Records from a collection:
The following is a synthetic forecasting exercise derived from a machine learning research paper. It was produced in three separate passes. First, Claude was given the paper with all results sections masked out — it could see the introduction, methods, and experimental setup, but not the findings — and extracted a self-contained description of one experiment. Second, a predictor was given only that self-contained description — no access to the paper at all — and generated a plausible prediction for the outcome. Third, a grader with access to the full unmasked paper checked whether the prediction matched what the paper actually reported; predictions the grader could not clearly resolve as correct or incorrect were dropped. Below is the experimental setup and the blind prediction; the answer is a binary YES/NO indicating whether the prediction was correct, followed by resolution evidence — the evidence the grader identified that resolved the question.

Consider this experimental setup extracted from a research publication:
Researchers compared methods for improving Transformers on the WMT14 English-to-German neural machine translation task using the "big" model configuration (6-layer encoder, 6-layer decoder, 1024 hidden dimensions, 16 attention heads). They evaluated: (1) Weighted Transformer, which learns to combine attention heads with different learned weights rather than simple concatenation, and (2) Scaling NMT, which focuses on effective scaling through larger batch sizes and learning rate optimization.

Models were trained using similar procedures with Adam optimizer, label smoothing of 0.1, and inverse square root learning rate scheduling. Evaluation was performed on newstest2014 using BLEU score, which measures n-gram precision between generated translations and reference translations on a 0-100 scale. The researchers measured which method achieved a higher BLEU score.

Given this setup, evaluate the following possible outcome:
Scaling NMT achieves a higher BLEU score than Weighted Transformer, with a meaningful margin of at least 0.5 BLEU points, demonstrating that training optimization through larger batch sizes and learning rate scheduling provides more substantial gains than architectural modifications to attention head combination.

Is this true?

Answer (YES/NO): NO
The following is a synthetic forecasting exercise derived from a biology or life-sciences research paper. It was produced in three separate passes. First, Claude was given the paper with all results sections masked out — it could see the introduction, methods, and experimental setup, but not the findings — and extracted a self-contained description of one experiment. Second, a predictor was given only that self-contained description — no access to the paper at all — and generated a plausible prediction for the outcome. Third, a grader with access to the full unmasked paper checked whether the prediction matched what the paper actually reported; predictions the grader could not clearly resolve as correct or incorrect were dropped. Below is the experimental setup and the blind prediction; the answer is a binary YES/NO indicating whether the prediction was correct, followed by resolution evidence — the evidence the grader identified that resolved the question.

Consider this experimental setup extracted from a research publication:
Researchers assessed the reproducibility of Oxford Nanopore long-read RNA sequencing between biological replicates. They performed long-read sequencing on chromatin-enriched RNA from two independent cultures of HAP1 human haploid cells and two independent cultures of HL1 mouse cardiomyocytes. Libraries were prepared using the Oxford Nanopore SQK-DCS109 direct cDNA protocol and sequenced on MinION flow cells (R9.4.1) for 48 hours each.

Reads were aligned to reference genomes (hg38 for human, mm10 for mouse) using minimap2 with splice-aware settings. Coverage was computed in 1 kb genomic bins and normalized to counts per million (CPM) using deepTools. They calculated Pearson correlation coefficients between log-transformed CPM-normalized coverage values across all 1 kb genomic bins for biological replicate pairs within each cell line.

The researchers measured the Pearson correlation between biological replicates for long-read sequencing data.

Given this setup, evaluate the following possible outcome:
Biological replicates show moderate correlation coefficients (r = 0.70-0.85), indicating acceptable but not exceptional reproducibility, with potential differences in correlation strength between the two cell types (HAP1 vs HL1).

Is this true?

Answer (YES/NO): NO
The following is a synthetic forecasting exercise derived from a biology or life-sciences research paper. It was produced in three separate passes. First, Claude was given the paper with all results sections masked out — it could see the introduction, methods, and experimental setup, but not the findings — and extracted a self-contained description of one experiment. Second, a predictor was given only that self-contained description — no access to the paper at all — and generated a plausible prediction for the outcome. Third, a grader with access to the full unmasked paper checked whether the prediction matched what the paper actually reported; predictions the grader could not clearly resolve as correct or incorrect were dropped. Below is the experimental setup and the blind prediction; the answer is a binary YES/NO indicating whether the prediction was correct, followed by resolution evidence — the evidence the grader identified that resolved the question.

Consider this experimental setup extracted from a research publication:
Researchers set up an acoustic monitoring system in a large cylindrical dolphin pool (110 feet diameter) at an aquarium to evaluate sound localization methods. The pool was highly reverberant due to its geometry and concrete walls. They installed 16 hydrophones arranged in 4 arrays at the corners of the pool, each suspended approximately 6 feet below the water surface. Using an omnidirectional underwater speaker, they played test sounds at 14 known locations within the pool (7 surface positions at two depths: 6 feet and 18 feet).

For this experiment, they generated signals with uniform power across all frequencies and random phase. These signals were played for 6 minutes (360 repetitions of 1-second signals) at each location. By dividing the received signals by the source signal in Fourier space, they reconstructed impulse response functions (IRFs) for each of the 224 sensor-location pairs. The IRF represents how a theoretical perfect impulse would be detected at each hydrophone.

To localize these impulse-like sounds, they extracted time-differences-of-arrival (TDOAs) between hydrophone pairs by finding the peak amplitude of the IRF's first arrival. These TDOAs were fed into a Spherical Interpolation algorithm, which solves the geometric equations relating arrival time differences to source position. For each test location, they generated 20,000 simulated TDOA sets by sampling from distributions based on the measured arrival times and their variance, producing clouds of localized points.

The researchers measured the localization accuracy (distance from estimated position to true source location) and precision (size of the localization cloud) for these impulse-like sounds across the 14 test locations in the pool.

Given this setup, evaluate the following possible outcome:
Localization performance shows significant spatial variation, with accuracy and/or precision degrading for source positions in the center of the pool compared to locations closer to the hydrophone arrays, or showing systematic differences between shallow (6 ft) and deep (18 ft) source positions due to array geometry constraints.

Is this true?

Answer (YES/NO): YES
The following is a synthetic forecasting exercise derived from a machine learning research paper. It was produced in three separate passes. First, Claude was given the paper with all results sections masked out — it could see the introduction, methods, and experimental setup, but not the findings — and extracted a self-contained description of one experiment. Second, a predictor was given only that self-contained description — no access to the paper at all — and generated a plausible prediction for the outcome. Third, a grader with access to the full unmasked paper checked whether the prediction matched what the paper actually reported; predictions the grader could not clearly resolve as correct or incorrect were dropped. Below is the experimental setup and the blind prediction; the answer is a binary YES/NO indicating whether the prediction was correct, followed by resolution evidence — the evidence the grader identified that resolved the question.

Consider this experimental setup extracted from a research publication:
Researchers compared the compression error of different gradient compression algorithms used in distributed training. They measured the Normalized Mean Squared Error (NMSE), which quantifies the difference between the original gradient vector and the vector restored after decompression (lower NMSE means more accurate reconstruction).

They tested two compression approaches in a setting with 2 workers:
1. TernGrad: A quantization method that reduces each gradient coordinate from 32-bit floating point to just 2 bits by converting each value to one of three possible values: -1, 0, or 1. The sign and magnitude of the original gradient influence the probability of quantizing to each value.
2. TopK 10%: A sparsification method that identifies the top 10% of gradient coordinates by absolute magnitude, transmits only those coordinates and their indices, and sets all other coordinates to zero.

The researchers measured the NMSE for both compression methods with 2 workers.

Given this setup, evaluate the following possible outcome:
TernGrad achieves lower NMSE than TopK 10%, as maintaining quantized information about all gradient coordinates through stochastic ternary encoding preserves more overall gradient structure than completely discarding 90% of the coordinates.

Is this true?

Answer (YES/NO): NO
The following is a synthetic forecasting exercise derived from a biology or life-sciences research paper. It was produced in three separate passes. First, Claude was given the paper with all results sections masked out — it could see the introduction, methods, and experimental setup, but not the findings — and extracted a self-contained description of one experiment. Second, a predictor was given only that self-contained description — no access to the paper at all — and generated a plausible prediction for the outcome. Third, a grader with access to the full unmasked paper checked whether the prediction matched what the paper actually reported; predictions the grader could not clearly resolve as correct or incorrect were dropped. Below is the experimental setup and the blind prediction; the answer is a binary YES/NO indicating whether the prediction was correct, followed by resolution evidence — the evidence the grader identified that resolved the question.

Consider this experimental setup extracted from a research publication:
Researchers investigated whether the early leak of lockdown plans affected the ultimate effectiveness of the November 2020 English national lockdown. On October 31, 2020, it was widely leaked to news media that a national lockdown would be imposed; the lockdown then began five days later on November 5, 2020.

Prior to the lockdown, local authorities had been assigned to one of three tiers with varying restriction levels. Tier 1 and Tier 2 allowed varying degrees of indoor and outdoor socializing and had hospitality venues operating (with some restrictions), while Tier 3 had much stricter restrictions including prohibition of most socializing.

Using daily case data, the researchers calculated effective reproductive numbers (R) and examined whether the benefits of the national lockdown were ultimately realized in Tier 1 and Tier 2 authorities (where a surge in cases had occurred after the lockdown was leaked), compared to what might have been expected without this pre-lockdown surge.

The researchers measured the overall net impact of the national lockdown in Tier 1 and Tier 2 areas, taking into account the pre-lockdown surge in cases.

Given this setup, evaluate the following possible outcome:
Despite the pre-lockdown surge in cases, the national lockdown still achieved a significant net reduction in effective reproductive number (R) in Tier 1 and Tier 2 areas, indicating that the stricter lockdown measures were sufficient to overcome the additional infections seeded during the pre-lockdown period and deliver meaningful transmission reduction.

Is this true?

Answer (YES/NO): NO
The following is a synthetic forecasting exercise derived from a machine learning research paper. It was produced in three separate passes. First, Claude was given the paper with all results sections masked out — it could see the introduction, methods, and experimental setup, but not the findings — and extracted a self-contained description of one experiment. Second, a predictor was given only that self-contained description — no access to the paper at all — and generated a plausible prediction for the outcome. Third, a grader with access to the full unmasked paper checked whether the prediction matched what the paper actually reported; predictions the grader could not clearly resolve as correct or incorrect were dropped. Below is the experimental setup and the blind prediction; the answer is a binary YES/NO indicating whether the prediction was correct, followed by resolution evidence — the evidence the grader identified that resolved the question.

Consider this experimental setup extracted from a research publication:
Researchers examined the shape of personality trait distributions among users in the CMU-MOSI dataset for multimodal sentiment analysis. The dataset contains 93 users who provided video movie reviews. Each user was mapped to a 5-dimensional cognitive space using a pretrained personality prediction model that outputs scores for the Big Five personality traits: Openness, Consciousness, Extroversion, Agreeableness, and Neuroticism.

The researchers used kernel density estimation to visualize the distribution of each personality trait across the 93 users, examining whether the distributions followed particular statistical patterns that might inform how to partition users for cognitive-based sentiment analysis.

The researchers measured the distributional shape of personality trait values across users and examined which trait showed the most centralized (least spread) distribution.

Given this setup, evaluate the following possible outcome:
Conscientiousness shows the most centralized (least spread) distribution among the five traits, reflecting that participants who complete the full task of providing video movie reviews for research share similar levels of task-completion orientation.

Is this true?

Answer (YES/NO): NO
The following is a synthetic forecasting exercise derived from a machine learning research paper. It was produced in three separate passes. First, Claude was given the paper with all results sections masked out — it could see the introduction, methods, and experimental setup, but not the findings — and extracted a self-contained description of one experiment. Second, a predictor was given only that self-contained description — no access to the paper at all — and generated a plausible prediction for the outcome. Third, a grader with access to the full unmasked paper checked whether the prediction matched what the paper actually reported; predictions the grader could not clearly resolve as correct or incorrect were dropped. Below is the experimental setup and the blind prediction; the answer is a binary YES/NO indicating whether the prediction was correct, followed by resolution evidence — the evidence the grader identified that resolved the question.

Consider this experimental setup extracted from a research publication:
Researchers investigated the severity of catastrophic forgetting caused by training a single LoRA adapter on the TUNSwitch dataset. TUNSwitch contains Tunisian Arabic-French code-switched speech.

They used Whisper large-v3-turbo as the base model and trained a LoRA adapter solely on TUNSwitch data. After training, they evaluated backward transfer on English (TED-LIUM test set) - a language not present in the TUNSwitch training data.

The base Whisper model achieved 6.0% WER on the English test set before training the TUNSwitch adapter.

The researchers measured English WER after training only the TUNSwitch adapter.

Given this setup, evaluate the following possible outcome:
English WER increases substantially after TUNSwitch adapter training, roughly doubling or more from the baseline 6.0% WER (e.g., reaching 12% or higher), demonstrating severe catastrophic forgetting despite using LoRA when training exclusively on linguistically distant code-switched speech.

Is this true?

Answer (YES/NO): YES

WORK ORDER
Go through the data, and copy each line in which the word "spread" appears.

ANSWER FOR THIS EXERCISE
The researchers measured the distributional shape of personality trait values across users and examined which trait showed the most centralized (least spread) distribution.
Conscientiousness shows the most centralized (least spread) distribution among the five traits, reflecting that participants who complete the full task of providing video movie reviews for research share similar levels of task-completion orientation.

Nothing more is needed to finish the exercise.